COLERIDGE AND WOMEN WRITERS - PROPOSAL
‘A Thing ugly and petticoated’: Coleridge and the radical discourse of Mary Hays
In a letter to Robert Southey dated 25 January 1800, Samuel Taylor Coleridge referred to their mutual acquaintance, Mary Hays, as ”a Thing, ugly and petticoated”, calling in question her capacity as a writer as well as her appropriation of a male logos. Apparently disturbed by her aspirations to apply masculine “method” rather than feminine “sense”, he could barely disguise his contempt for her achievements.
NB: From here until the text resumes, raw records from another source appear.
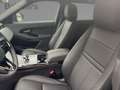 Land Rover Range Rover Evoque P270e S 360-CAM ACC CAM LED Schwarz - thumbnail 9
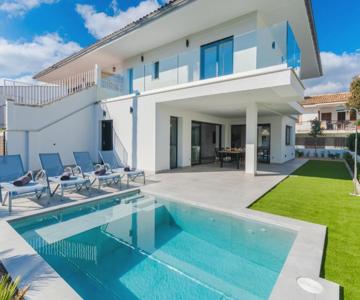 Holiday Home Ca Na Cati By Interhome
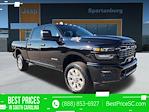 New 2026 Ram 2500 Big Horn Crew Cab for sale #26111 - photo 1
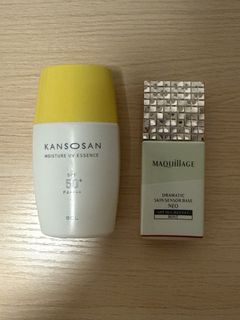 （分類：）位於 。 由 feimuib 提交（商品編號 1460913028，圖片 1）。簡介： 。
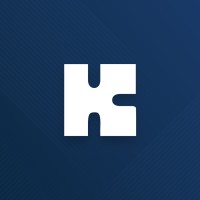 Key Ecommerce logo - Similar company to Sampler.Studio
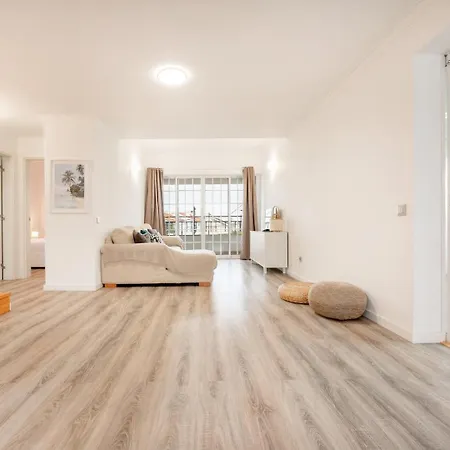 Guestready - Casa E Estudio Azeitao * セトゥーバル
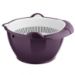 Practice Strainer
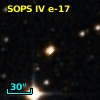 C* 2196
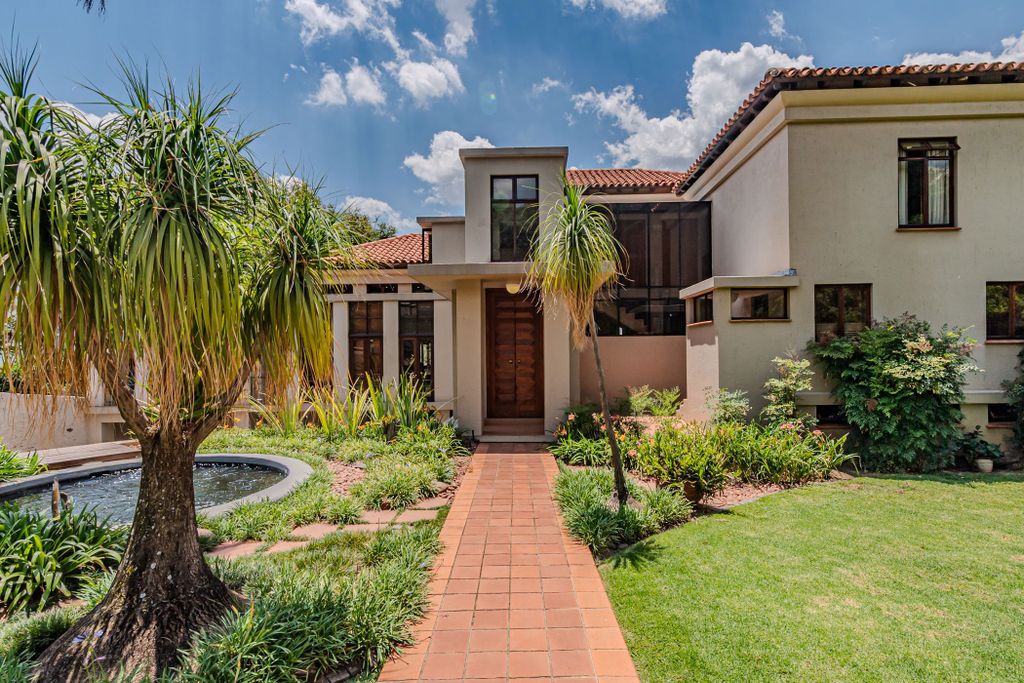 Property photo 2 of 47 Pt1728903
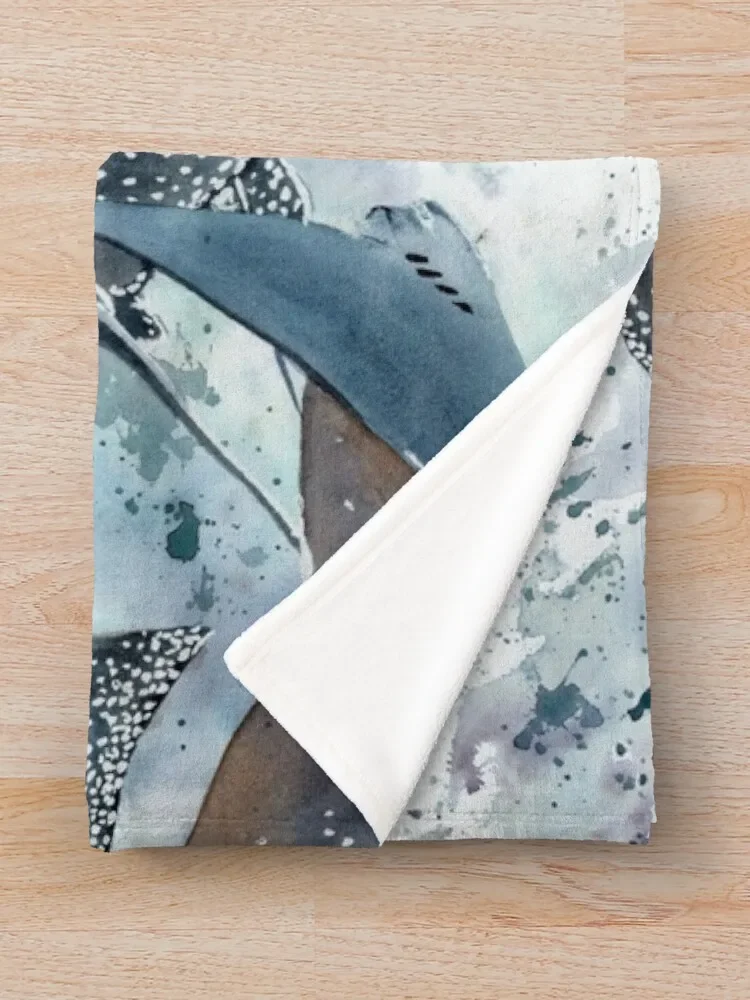 �߿� ���� ������ ������ ���, �ε巴�� ū ����, ���� ķ�� ���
This paper takes as its starting-point the denouncing epithet used by Coleridge when referring to Mary Hays’s anachronistic defiance of gender confinement. Focussing on her early work, Memoirs of Emma Courtney, and her attempts to create an unrestrained arena for her
tenacious heroine, the paper highlights Hays’s capacity for transgressing boundaries and her exposure to the relentless criticism that ensued.
Mary Hays’s appeals to the men of her generation bear witness to a utopian belief in the construction of a society governed by mutual understanding between the sexes. Her message is forwarded in a curious blend of extreme sensibility and methodology with affinities to the prevailing ideas of the Romantic Movement. Yet, her supplications were nonetheless regarded as incriminating, due to their obstreperous demands for a feminine freedom of expression.
It is thus inferred that Hays’s assumption of a “voice” devoid of gender adherence, which was what evoked Coleridge’s derogatory response, is indicative of a controversy in language usage which has remained an unresolved gender issue to this day.